5/07/2006

Rabbis, Rabbis, Rabbis


Three interesting news items from the last few weeks, all regarding Rabbis.

The first is about Rabbi Michael Cook of HUC, who thinks that ignorance of the New Testament is the Jews’ Achilles’ Heel. Interesting. I always thought it was ignorance of the old one. Shockingly, the guy is a professor of New Testament studies. When you’ve got a hammer, the whole world is your nail.
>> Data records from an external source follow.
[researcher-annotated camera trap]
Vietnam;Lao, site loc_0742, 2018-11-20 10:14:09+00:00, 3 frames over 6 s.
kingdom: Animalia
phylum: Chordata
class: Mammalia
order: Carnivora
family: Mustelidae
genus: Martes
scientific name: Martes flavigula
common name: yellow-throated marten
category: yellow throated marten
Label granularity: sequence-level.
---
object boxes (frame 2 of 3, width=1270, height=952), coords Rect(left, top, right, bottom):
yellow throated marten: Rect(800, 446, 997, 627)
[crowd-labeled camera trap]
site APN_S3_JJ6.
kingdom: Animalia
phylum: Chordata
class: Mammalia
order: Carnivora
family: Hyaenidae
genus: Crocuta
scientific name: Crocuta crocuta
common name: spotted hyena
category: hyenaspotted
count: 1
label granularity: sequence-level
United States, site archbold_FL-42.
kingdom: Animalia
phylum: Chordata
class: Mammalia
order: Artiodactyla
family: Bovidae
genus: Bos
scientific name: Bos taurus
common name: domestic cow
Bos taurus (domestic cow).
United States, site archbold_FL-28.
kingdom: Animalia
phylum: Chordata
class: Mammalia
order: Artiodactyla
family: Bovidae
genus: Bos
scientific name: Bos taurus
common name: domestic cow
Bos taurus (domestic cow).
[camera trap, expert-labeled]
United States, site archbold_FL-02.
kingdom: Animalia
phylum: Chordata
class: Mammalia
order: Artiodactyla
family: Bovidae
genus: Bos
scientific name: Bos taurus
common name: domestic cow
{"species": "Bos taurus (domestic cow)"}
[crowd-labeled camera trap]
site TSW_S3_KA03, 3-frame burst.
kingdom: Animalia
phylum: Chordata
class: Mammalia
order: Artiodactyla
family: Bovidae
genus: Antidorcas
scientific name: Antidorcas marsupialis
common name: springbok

The second is about the Rabbanut’s outrageous non-recognition of RCA conversions. I agree that there are problems with giyur in the American Orthodox world, just are there problems with the Rabbanut and their conversion process (understatement of the year). But this is such an incredible slap in the face of American Orthodoxy. Perhaps the most disturbing part is the response of the RCA president. His job is to be outraged, not to try to diminish the magnitude of this. The politically-appointed Rabbis that fill the ranks of the Rabbanut bureaucracy are left to measure the tzitzis of American Orthodox Rabbis who are often the only access to yahadus and Torah around. It’s sickening. Now, I’m sure that some of my Conservative readers will see some poetic justice in this. I think it’s different, ve-acamo”l.

The third is an article about the ordination of Haviva Ner-David as an Orthodox Rabbi. I’ve written about the need to create a recognizable means of acknowledging learned Orthodox women for a variety of practical purposes. The watering-down of semikha in general (I’ve heard of a semikha where one is tested on 50 blatt Gemara of their choice and Kitzur Shulchan Arukh) has turned this whole thing into a joke. Arguments that suggest that women haven’t achieved the level of scholarship deserving of the title should consider my third-grade Rebbe. In this case, I’ve actually read her book. Pioneering, but really bizarre; what you’d probably expect from the person trying to become the first female Orthodox Rabbi.  There’s some solid critique, but I found her approach to ritual commandments to border on fetishism, and didn’t find myself enriched by this book. I had my reasons for becoming a Rabbi; anger wasn’t amongst them. So forgive me for my lack of excitement that she has joined our ranks. This will inevitably open doors for more women which can become positive development.